Euro Zone – Fiscal Crisis Rumbles on Euro Going South in a Choppy Trade


Nothing new in euro zone a lot of talk of a long term solution ( which no one really is interested) there interested in debt levels now.


In addition to debt we have economic activity slowing with only Germany bucking the down trend but Germany is not the problem its other nations and while Italy has been in the spotlight recently France is today and it's the second biggest economy in the zone.


In France the central bank said growth had stalled in the fourth quarter of 2011 in the zone's second-biggest economy. French industrial production however rose 1.1 percent in November on a call for zero growth but numbers recently have been generally poor and the country is slowing up.

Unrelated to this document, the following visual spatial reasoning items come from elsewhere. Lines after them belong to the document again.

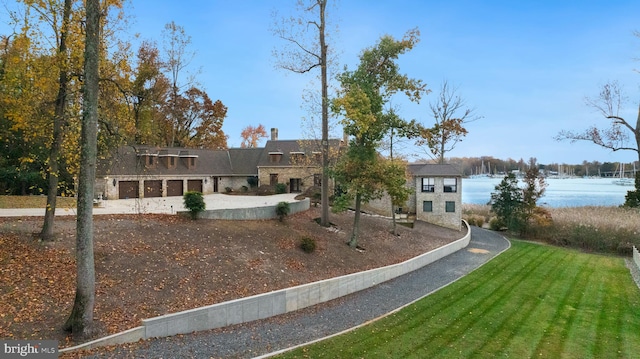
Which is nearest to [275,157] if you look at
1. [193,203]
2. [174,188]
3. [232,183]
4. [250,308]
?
[232,183]

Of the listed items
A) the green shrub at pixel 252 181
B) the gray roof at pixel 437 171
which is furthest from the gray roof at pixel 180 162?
the gray roof at pixel 437 171

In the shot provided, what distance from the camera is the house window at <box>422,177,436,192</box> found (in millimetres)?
30708

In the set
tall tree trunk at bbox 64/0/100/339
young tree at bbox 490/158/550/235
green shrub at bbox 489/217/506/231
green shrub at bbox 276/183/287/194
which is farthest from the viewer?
green shrub at bbox 276/183/287/194

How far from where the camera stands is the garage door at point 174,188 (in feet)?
104

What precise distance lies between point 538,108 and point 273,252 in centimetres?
2261

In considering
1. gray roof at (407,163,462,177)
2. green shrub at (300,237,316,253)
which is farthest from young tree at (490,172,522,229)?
green shrub at (300,237,316,253)

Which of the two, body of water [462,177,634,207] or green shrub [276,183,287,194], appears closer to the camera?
green shrub [276,183,287,194]

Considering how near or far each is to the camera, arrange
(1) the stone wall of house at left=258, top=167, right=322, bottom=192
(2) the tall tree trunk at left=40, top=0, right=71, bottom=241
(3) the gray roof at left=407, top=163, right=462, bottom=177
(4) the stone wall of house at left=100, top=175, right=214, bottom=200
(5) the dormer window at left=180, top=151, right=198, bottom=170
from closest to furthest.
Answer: (2) the tall tree trunk at left=40, top=0, right=71, bottom=241
(4) the stone wall of house at left=100, top=175, right=214, bottom=200
(3) the gray roof at left=407, top=163, right=462, bottom=177
(5) the dormer window at left=180, top=151, right=198, bottom=170
(1) the stone wall of house at left=258, top=167, right=322, bottom=192

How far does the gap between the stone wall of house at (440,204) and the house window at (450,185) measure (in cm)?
15

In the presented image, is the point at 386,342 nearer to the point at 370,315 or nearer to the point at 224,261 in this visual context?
the point at 370,315

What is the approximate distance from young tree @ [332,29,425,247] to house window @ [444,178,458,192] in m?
12.7

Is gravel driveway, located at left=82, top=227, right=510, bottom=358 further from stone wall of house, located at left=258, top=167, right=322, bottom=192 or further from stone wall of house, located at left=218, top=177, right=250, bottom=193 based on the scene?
stone wall of house, located at left=218, top=177, right=250, bottom=193

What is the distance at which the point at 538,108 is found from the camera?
26844 millimetres

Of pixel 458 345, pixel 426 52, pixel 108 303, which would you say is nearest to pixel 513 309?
pixel 458 345
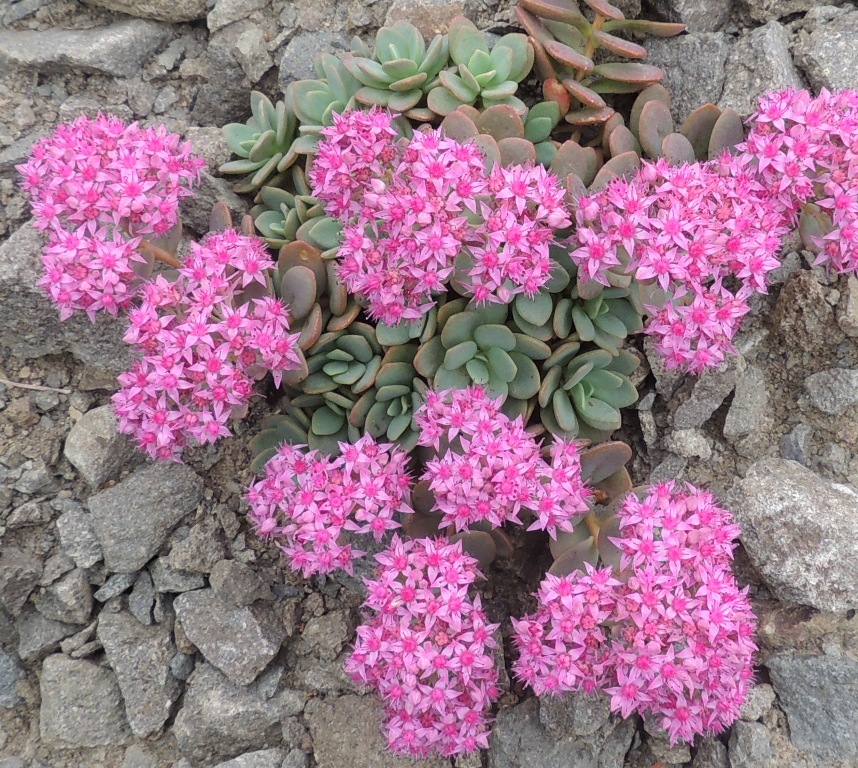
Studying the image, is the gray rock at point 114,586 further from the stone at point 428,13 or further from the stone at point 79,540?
the stone at point 428,13

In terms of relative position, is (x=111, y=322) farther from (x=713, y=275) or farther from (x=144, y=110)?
(x=713, y=275)

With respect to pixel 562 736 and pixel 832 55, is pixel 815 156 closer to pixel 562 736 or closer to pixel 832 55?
pixel 832 55

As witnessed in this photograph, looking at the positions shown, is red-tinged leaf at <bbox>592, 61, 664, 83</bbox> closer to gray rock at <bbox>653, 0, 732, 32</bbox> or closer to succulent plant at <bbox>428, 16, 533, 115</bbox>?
succulent plant at <bbox>428, 16, 533, 115</bbox>

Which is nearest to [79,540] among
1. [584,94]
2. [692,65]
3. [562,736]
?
[562,736]

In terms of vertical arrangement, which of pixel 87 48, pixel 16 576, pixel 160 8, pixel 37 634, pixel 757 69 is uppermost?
pixel 757 69

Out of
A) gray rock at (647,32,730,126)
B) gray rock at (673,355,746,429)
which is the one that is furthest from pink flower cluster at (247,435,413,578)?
gray rock at (647,32,730,126)

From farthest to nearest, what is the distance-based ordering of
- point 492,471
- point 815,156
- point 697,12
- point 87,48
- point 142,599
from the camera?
point 87,48 < point 697,12 < point 142,599 < point 815,156 < point 492,471

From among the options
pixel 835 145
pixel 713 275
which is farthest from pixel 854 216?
pixel 713 275
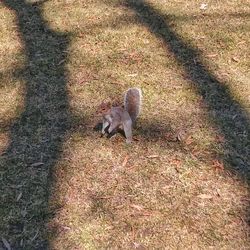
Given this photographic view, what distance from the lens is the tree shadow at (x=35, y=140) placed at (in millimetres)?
3045

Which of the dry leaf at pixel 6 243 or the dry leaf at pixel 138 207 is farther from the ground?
the dry leaf at pixel 138 207

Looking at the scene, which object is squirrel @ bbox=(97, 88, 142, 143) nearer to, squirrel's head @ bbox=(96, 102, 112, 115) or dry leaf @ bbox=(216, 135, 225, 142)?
squirrel's head @ bbox=(96, 102, 112, 115)

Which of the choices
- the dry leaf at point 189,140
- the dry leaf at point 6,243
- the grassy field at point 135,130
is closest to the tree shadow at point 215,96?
the grassy field at point 135,130

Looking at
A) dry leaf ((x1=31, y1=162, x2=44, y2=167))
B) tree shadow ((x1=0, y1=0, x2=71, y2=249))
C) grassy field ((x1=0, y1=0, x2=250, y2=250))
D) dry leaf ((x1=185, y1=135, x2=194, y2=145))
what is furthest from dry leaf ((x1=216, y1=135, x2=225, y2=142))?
dry leaf ((x1=31, y1=162, x2=44, y2=167))

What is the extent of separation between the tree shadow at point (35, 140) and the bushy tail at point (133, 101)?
568mm

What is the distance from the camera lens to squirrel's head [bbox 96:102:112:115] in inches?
157

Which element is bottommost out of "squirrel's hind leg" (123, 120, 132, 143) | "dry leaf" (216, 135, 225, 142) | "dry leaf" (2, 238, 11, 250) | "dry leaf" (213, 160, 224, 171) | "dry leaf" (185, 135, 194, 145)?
"dry leaf" (2, 238, 11, 250)

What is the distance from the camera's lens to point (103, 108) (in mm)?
4047

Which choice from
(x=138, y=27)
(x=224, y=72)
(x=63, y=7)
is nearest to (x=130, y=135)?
(x=224, y=72)

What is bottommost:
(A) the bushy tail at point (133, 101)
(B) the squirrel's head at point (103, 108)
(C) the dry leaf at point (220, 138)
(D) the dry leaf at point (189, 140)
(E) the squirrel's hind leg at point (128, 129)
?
(B) the squirrel's head at point (103, 108)

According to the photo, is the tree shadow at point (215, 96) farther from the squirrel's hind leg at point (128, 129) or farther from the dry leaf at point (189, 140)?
the squirrel's hind leg at point (128, 129)

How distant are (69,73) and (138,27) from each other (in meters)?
1.14

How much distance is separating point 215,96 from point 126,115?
101 cm

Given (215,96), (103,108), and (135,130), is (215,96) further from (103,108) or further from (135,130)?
(103,108)
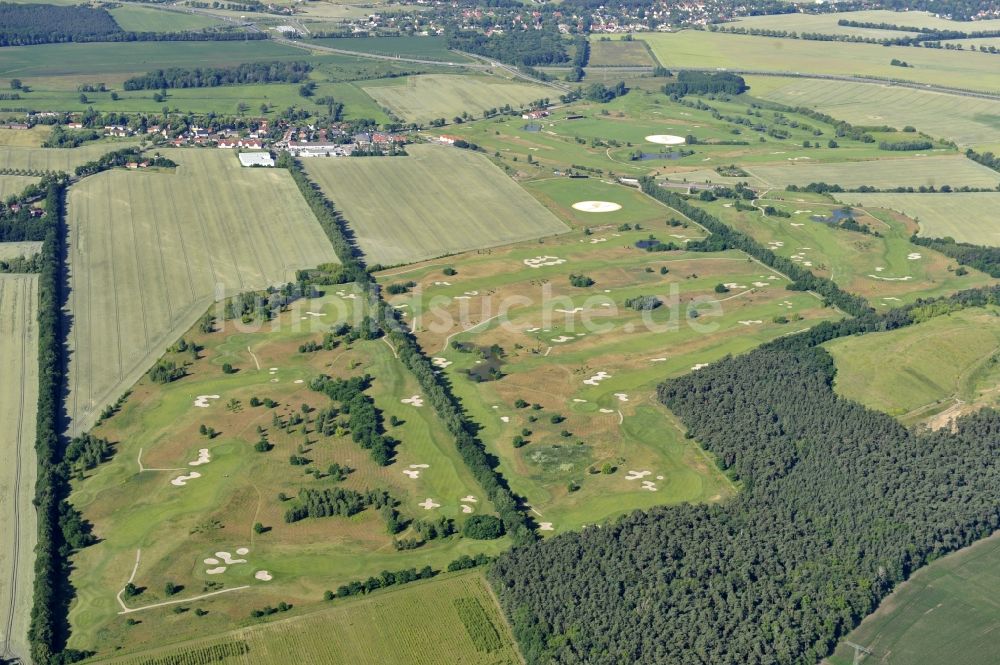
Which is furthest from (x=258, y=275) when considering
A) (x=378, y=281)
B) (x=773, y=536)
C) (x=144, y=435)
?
(x=773, y=536)

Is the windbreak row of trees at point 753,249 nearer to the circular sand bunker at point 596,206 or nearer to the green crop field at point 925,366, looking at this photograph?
the circular sand bunker at point 596,206

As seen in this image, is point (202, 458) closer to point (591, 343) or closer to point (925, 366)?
point (591, 343)

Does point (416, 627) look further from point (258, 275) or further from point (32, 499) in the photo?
point (258, 275)

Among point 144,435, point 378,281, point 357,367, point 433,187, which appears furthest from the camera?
point 433,187

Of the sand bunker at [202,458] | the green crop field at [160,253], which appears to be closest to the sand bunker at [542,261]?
the green crop field at [160,253]

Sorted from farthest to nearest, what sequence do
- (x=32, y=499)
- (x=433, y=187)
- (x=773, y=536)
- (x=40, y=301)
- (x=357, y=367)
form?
(x=433, y=187) → (x=40, y=301) → (x=357, y=367) → (x=32, y=499) → (x=773, y=536)

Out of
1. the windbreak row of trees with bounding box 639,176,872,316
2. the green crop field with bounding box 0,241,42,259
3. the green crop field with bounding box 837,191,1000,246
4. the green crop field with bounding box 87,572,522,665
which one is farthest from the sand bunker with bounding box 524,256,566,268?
the green crop field with bounding box 87,572,522,665
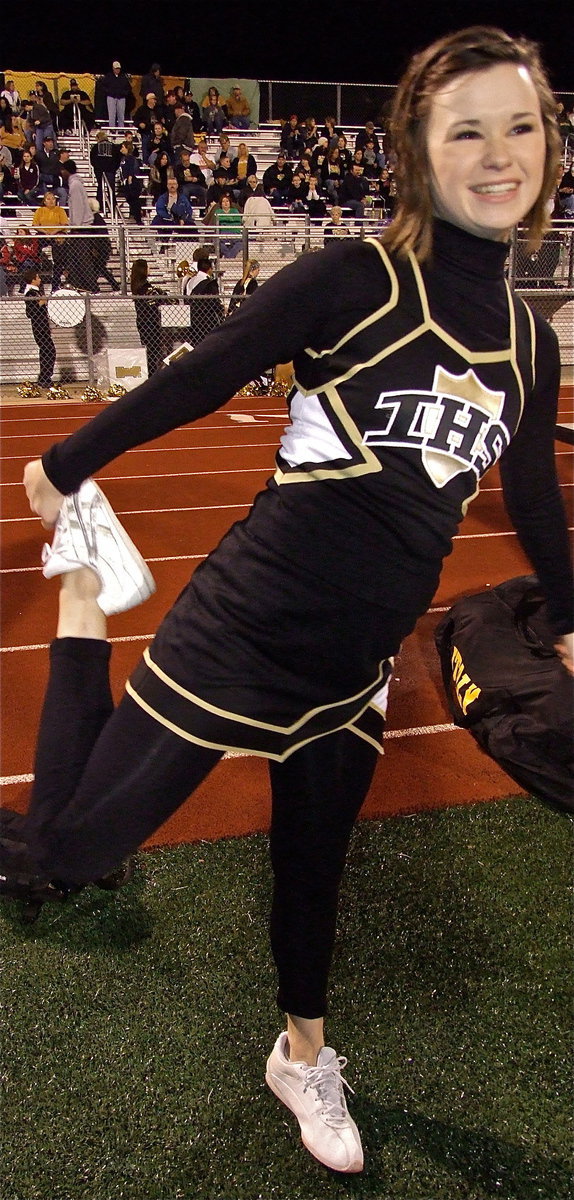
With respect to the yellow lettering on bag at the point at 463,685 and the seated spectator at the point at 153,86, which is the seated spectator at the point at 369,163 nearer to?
the seated spectator at the point at 153,86

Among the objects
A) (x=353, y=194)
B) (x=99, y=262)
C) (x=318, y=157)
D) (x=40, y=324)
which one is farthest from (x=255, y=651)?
(x=318, y=157)

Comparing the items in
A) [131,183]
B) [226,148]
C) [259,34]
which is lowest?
[131,183]

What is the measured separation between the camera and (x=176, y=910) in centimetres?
250

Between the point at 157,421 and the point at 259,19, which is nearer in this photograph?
the point at 157,421

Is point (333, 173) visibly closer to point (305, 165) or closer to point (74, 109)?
point (305, 165)

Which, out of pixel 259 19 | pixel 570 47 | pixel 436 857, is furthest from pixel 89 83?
pixel 436 857

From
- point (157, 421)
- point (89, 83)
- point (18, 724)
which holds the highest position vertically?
point (89, 83)

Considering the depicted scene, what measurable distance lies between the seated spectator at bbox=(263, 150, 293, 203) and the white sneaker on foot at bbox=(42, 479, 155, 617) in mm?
15601

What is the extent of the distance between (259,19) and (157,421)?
23.8 metres

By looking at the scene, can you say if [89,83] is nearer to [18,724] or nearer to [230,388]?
[18,724]

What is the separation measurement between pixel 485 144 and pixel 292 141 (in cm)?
1760

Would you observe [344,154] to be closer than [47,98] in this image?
No

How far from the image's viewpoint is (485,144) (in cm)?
133

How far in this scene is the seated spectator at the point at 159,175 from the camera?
1425 cm
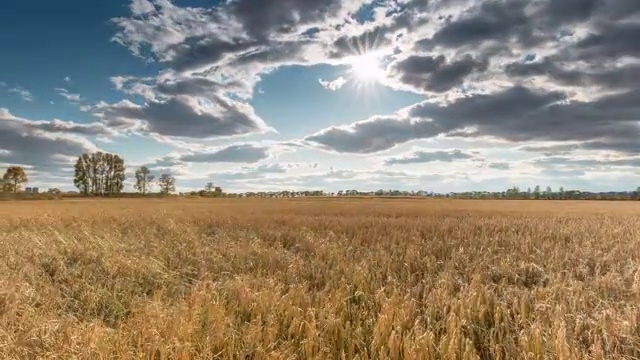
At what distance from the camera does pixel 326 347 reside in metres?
4.05

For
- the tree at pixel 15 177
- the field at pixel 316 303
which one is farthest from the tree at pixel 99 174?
the field at pixel 316 303

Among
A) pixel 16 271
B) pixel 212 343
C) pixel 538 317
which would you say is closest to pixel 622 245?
pixel 538 317

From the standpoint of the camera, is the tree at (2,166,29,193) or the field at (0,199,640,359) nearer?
the field at (0,199,640,359)

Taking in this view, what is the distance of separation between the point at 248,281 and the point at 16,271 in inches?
188

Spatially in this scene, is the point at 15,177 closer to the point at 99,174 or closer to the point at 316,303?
the point at 99,174

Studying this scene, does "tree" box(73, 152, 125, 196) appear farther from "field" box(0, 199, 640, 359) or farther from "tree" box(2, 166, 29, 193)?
"field" box(0, 199, 640, 359)

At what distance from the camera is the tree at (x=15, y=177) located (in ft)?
297

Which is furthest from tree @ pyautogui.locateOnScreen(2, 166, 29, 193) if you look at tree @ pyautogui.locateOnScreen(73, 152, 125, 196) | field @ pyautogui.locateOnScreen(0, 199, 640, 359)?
field @ pyautogui.locateOnScreen(0, 199, 640, 359)

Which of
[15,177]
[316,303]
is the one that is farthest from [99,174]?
[316,303]

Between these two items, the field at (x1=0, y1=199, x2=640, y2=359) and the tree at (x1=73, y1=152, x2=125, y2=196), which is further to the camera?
the tree at (x1=73, y1=152, x2=125, y2=196)

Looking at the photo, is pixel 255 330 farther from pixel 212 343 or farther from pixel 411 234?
pixel 411 234

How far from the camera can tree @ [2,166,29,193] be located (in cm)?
9038

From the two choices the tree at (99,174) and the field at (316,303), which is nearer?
the field at (316,303)

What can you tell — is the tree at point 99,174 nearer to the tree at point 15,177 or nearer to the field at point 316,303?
the tree at point 15,177
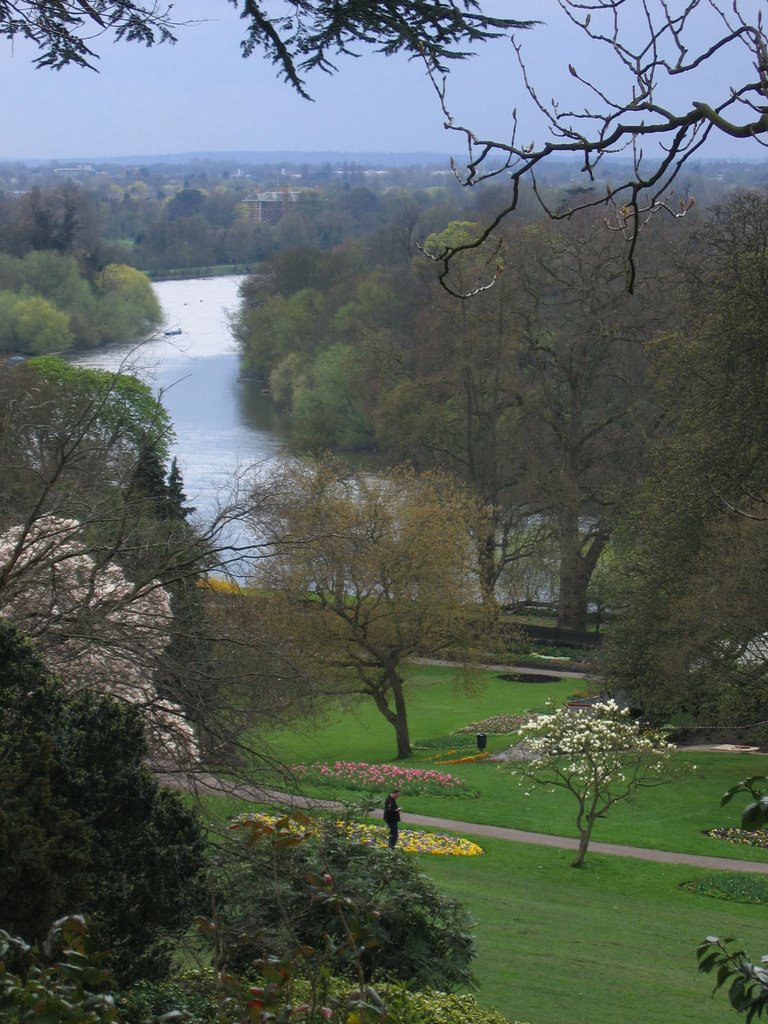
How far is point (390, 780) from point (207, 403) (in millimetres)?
45278

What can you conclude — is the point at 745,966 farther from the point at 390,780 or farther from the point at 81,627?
the point at 390,780

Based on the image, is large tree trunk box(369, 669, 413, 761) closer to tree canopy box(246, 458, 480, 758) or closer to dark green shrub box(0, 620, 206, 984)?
tree canopy box(246, 458, 480, 758)

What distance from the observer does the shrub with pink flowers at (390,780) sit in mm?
20656

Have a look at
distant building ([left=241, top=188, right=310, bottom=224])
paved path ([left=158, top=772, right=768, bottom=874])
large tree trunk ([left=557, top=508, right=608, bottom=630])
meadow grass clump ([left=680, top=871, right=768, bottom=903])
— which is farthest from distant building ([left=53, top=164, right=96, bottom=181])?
distant building ([left=241, top=188, right=310, bottom=224])

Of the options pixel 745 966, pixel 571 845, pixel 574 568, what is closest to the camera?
pixel 745 966

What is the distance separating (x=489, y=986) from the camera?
10.7 m

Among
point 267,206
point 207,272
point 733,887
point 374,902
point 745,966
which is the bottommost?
point 733,887

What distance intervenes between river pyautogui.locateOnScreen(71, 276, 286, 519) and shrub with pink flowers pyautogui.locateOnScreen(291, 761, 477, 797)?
14.1 meters

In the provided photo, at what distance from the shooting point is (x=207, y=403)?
211 feet

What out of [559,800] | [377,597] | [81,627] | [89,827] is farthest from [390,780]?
[89,827]

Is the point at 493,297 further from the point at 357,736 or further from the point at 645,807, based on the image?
the point at 645,807

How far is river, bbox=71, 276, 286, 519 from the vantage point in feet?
152

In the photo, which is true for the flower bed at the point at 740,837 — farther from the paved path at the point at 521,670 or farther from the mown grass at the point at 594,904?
the paved path at the point at 521,670

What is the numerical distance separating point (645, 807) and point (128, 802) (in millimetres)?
16027
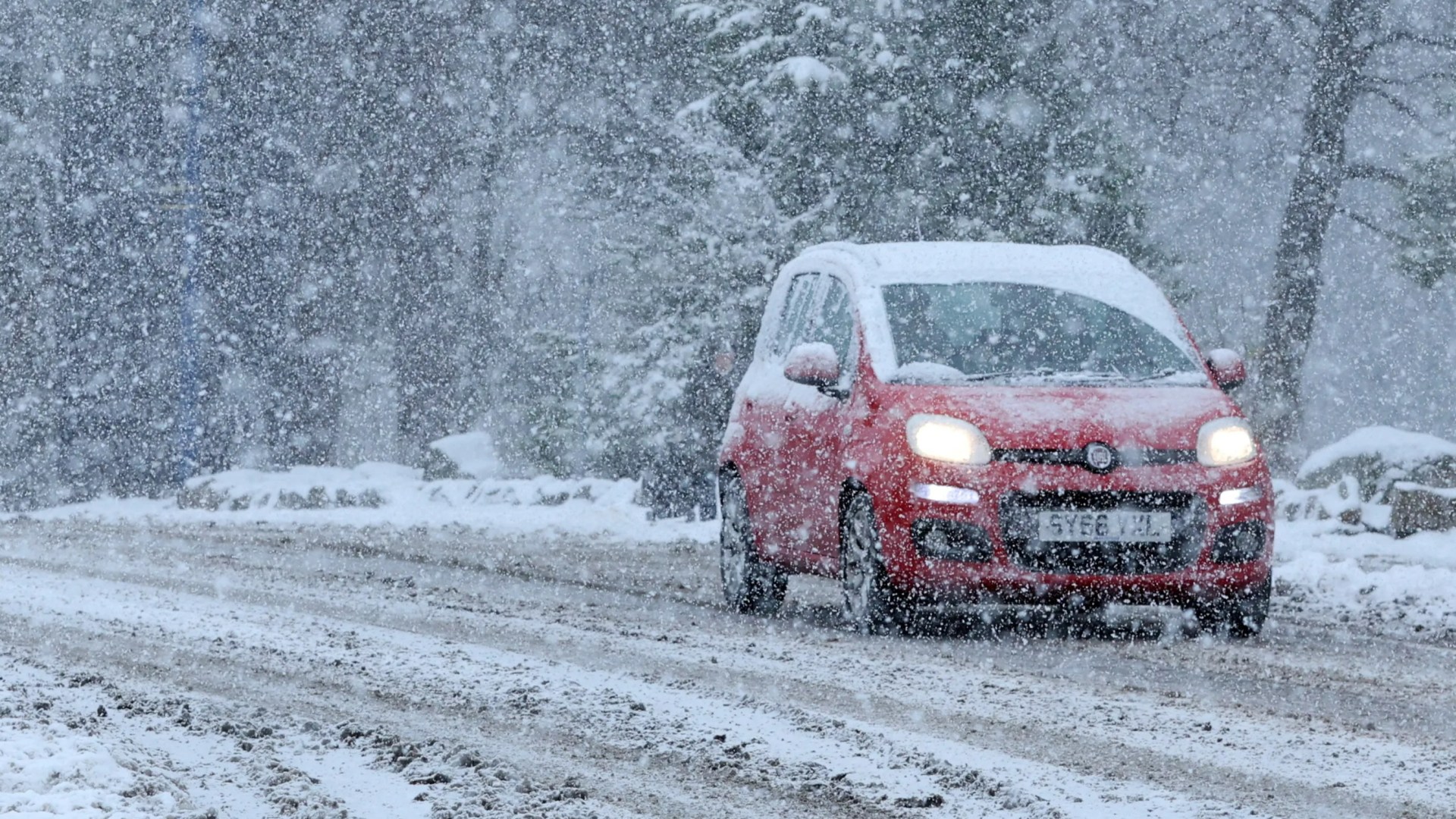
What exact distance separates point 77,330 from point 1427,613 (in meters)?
24.1

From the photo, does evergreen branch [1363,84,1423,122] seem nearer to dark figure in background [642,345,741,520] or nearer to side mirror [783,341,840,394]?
dark figure in background [642,345,741,520]

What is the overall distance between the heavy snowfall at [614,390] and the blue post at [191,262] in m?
0.10

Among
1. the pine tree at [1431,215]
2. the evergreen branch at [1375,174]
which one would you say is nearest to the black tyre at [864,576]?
the pine tree at [1431,215]

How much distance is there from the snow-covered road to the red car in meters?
0.31

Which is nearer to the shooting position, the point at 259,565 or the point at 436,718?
the point at 436,718

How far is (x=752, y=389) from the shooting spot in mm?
10391

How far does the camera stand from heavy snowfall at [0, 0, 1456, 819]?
5625mm


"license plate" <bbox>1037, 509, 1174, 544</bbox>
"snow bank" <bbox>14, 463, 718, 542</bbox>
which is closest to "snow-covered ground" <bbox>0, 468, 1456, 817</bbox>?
"license plate" <bbox>1037, 509, 1174, 544</bbox>

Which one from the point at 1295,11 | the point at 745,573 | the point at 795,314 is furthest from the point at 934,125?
the point at 745,573

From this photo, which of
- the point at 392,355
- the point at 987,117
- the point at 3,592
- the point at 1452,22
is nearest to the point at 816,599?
the point at 3,592

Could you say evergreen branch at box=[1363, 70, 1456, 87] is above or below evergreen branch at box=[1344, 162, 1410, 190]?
above

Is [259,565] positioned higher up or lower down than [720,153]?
lower down

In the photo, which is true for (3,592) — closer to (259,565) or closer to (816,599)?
(259,565)

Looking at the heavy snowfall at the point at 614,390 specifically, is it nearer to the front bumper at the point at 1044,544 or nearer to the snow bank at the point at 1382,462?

Euro zone banks were also highlighted by another record high in overnight deposits held at the European Central Bank by commercial lenders which is most of the money grated to them by the ECB in cheap loans from 489 billion Euro's in the ECB's quantitative easing ( although the ECB don't call it this) liquidity operation late last month.


Debts are huge for many countries, borrowing costs are to high and even worse when austerity measures have to kick in, economic growth is contracting. This will make it impossible for many countries to trim their deficits and fuel public anger even further. We have money being printed to solve the problem ( which it won't ) interest rates on the way down and in our view its only a matter of time before Euro zone sees a country go bust or countries start to leave of there own free will.


The zone is a mess with no clear policies to inspire confidence. The best we can hope for is an orderly break up rather than a major nation go down. Whatever happens, euro zone faces a its biggest recession in the post war era – sell the Euro on rallies and look for it to move to 1.20 or lower.


China Going Down and Taking the Aussie Dollar With it


China's exports and imports grew at their slowest pace in over two years to December 2011 which we think is confirming, the slow up is under way with other indicators and that China could be heading for a hard landing but the news wires are bearish – there bulls and here are two comments which amused me.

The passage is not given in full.